I have posted a number of times about the aboriginal choice school in Prince George. The newspaper today featured an extended article about the renaming of the school – a long arduous process taking into account myriad stakeholders and language conventions. This changes from “The aboriginal choice school” or “Carney Hill Elementary” to Nusdeh Yoh (“house of the future”) in the langauge of the Lheidli T’enneh, on whose traditional lands the school is situated.

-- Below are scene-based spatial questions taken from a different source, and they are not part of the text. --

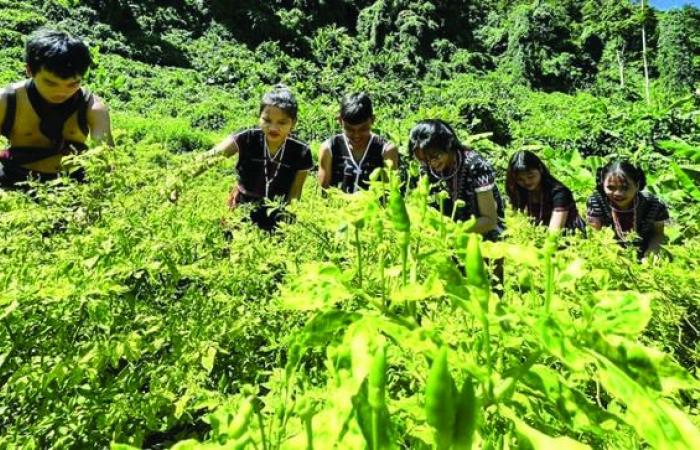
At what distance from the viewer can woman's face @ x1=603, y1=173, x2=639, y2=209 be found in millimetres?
2578

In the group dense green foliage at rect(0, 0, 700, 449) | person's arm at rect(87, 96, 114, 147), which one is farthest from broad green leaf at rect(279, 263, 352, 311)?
person's arm at rect(87, 96, 114, 147)

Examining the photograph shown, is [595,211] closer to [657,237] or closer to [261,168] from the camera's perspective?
[657,237]

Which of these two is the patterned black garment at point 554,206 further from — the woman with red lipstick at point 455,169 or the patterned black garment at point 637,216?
the woman with red lipstick at point 455,169

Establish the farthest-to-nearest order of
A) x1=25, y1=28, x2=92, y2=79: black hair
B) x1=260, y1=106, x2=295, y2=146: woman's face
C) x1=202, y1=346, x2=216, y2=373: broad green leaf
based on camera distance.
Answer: x1=260, y1=106, x2=295, y2=146: woman's face, x1=25, y1=28, x2=92, y2=79: black hair, x1=202, y1=346, x2=216, y2=373: broad green leaf

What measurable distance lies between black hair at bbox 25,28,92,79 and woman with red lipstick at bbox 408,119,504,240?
3.41ft

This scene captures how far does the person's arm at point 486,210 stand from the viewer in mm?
2230

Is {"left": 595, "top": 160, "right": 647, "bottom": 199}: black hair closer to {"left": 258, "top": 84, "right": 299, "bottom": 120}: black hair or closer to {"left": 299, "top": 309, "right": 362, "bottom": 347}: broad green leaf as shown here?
{"left": 258, "top": 84, "right": 299, "bottom": 120}: black hair

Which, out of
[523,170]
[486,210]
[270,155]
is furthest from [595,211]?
[270,155]

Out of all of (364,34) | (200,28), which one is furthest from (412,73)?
(200,28)

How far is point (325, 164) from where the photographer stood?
2566mm

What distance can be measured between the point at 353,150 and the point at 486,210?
598 millimetres

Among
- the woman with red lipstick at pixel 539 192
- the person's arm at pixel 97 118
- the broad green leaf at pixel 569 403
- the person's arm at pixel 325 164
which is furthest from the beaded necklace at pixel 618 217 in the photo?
the broad green leaf at pixel 569 403

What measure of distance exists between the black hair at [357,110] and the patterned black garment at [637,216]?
1023 millimetres

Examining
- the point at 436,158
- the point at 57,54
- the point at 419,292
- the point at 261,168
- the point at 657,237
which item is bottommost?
the point at 657,237
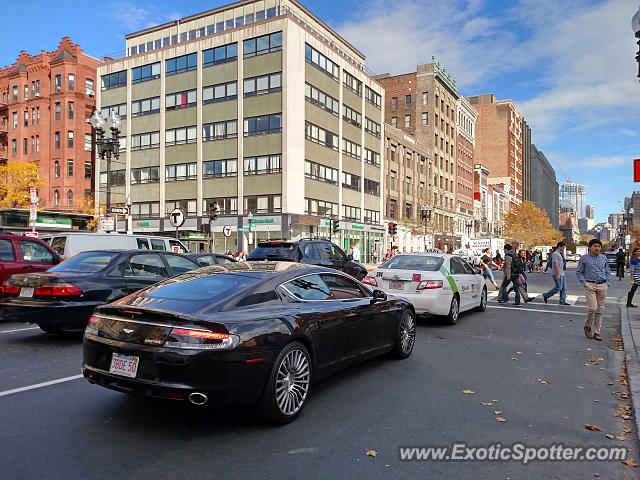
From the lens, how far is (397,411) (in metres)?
4.93

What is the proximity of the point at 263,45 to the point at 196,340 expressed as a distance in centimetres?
4318

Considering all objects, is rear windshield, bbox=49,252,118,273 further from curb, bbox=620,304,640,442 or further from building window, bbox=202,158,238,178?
building window, bbox=202,158,238,178

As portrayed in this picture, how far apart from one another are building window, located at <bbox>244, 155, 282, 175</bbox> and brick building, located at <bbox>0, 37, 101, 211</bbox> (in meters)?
19.3

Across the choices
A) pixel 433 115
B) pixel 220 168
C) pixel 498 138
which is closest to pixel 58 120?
pixel 220 168

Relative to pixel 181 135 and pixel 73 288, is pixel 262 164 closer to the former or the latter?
pixel 181 135

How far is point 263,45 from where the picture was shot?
43.1 meters

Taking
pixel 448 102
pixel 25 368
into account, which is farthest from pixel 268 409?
pixel 448 102

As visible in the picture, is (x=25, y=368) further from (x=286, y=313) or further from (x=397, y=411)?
(x=397, y=411)

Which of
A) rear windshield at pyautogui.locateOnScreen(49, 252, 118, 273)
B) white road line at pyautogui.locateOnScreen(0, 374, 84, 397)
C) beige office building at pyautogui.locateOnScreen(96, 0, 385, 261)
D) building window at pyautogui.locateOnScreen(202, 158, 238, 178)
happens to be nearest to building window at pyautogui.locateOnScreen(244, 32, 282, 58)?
beige office building at pyautogui.locateOnScreen(96, 0, 385, 261)

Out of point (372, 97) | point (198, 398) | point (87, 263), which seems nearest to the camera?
point (198, 398)

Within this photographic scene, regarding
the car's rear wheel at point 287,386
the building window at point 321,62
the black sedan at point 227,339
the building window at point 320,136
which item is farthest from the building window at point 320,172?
the car's rear wheel at point 287,386

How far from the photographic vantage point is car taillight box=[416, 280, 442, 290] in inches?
407

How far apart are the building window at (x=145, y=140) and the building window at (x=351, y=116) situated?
18.8 m

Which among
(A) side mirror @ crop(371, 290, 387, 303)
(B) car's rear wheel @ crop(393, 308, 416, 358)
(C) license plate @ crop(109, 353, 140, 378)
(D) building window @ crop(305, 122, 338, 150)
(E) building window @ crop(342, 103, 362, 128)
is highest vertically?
(E) building window @ crop(342, 103, 362, 128)
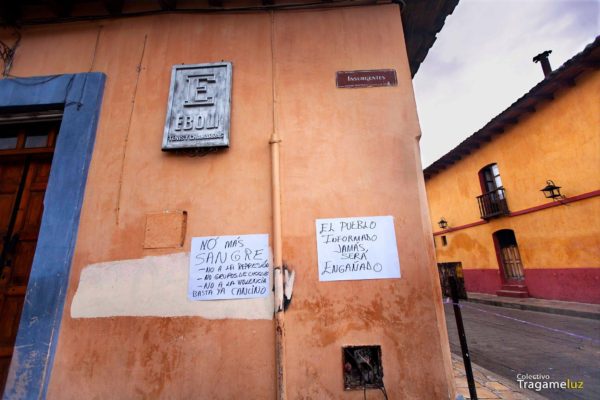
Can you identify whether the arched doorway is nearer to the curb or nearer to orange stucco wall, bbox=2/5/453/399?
the curb

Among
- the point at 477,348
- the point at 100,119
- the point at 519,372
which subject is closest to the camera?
the point at 100,119

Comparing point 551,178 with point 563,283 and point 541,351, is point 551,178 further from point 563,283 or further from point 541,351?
point 541,351

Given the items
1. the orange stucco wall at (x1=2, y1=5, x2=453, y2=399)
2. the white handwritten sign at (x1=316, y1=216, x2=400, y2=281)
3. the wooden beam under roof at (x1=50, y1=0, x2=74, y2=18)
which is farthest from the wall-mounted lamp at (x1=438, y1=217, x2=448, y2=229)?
the wooden beam under roof at (x1=50, y1=0, x2=74, y2=18)

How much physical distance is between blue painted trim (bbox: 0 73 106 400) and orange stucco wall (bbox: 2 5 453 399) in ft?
0.30

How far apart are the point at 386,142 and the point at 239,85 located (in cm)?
172

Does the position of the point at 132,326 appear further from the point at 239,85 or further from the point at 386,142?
the point at 386,142

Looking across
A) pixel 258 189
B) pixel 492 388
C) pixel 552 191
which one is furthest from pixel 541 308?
pixel 258 189

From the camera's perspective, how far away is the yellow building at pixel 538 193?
8.08 m

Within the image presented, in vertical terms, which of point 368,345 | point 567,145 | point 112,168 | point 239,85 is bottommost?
point 368,345

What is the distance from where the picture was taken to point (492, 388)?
3.35 metres

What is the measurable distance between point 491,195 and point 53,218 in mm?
14252

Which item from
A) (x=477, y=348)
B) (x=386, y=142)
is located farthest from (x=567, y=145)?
(x=386, y=142)

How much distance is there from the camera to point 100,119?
311 cm

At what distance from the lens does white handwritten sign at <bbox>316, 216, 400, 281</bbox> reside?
2.52m
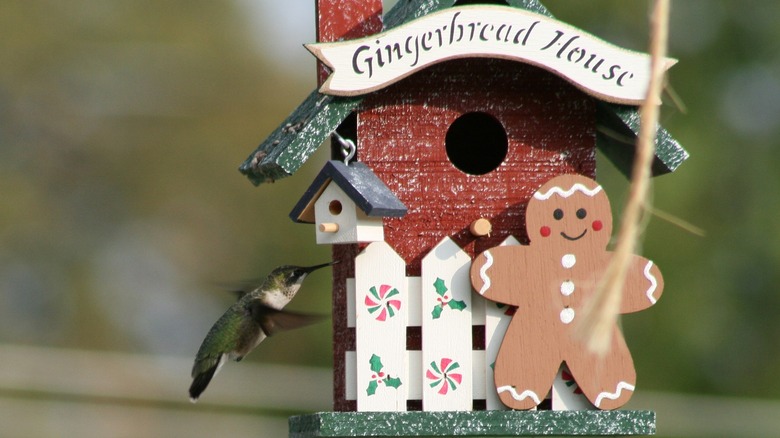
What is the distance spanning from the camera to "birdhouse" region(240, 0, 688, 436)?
458 cm

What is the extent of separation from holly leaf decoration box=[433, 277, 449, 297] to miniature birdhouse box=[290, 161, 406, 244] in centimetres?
22

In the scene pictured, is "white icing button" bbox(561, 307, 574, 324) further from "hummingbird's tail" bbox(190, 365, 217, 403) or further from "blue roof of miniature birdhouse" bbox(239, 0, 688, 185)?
"hummingbird's tail" bbox(190, 365, 217, 403)

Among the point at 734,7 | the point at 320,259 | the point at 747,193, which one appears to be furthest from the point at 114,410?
the point at 734,7

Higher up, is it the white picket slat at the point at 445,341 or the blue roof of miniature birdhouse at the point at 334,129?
the blue roof of miniature birdhouse at the point at 334,129

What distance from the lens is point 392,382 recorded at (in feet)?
15.1

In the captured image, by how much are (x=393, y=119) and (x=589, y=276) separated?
81 centimetres

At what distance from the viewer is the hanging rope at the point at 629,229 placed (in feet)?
10.2

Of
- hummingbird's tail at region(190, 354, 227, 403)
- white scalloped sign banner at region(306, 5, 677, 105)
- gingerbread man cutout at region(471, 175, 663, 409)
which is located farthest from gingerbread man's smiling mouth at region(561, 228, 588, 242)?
hummingbird's tail at region(190, 354, 227, 403)

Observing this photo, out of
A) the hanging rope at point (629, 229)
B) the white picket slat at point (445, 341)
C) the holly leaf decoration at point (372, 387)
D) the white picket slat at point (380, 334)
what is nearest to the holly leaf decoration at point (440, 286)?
the white picket slat at point (445, 341)

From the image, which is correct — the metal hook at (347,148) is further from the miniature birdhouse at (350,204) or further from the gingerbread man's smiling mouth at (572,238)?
the gingerbread man's smiling mouth at (572,238)

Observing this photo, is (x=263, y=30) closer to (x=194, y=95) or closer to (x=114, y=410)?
(x=194, y=95)

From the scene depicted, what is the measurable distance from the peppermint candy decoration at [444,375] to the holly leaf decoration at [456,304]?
0.16 m

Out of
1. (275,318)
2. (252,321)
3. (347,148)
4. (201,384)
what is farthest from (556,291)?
(201,384)

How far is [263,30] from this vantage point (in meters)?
21.2
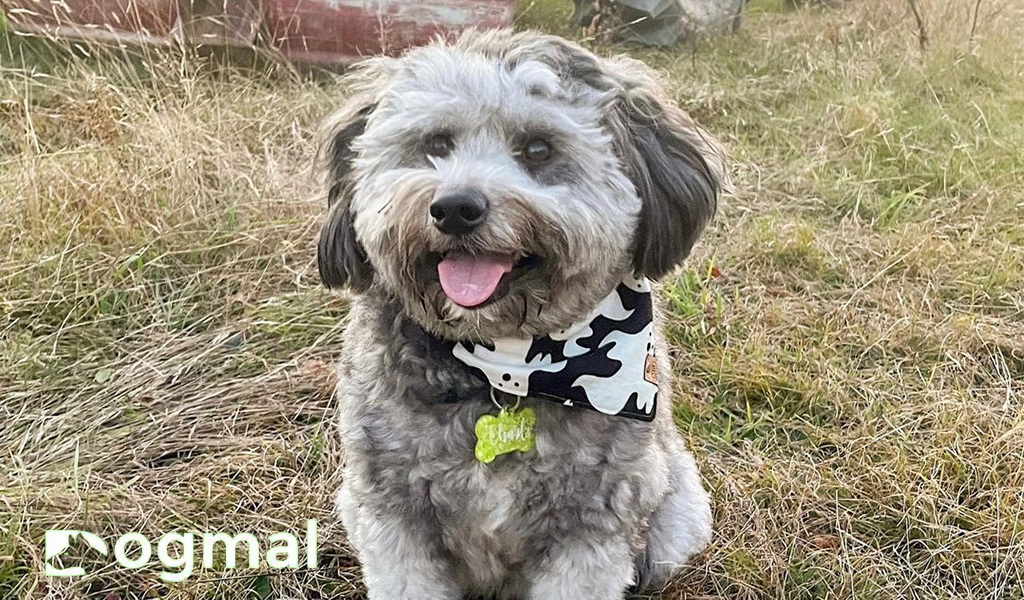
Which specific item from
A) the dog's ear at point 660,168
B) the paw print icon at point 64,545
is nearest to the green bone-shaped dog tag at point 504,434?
the dog's ear at point 660,168

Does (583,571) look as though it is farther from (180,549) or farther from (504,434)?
(180,549)

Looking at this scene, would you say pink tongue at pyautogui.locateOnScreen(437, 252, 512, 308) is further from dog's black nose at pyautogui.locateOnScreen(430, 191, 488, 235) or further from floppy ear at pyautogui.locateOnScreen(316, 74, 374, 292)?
floppy ear at pyautogui.locateOnScreen(316, 74, 374, 292)

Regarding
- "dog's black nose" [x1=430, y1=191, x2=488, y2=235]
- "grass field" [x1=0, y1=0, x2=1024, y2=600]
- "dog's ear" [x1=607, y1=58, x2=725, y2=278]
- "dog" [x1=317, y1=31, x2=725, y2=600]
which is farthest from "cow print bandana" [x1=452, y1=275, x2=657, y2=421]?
"grass field" [x1=0, y1=0, x2=1024, y2=600]

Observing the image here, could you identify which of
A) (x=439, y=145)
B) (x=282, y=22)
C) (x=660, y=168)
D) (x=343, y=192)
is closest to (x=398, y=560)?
(x=343, y=192)

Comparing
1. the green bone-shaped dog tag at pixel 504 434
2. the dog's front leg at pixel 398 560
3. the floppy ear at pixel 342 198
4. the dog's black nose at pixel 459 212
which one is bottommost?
the dog's front leg at pixel 398 560

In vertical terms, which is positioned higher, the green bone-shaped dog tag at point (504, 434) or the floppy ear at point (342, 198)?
the floppy ear at point (342, 198)

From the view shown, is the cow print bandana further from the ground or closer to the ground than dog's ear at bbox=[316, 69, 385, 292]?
closer to the ground

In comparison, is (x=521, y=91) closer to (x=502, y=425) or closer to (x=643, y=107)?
(x=643, y=107)

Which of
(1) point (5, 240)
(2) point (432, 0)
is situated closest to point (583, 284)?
(1) point (5, 240)

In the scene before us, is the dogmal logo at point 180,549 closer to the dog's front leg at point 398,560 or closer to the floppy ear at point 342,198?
the dog's front leg at point 398,560

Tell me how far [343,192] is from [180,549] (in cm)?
130

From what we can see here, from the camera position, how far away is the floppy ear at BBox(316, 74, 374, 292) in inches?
86.9

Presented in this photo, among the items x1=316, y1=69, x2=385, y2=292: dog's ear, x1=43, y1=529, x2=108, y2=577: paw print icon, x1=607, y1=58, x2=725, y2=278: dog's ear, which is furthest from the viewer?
x1=43, y1=529, x2=108, y2=577: paw print icon

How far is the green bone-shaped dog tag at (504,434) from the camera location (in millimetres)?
2145
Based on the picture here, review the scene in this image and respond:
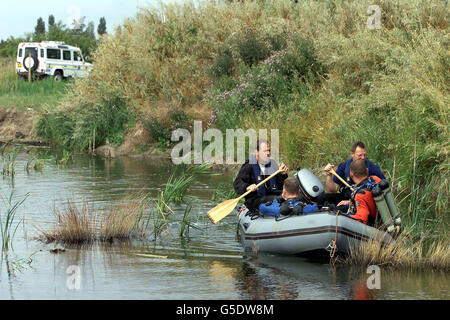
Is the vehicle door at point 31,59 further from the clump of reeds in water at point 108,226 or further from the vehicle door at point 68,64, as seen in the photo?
the clump of reeds in water at point 108,226

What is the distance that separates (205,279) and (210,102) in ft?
42.7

The article talks about the curriculum covered in the school, and is a crystal clear example of reclaiming and advancing traditional values, an an environment that is not resonant of the Henry Ford assembly line model of education that the rest of us cleave unto.

From the article:
“Our students come from all over the place — we have Carrier, Cree, Blackfoot, Metis, Gitxsan, Kispiox, Tl’azt’en, we’ve had some Objibwe students, and some from areas I can’t pronounce,” laughed Gillis.

“These kids know more about language than I ever had the opportunity to learn when I was younger, and it was my mom’s first language,” said Gillis, part of the Saik’uz First Nation south of Vanderhoof… My mom never taught it to me back when I was younger because they didn’t see the value of retaining it. It’s exciting to see the kids learning it now.”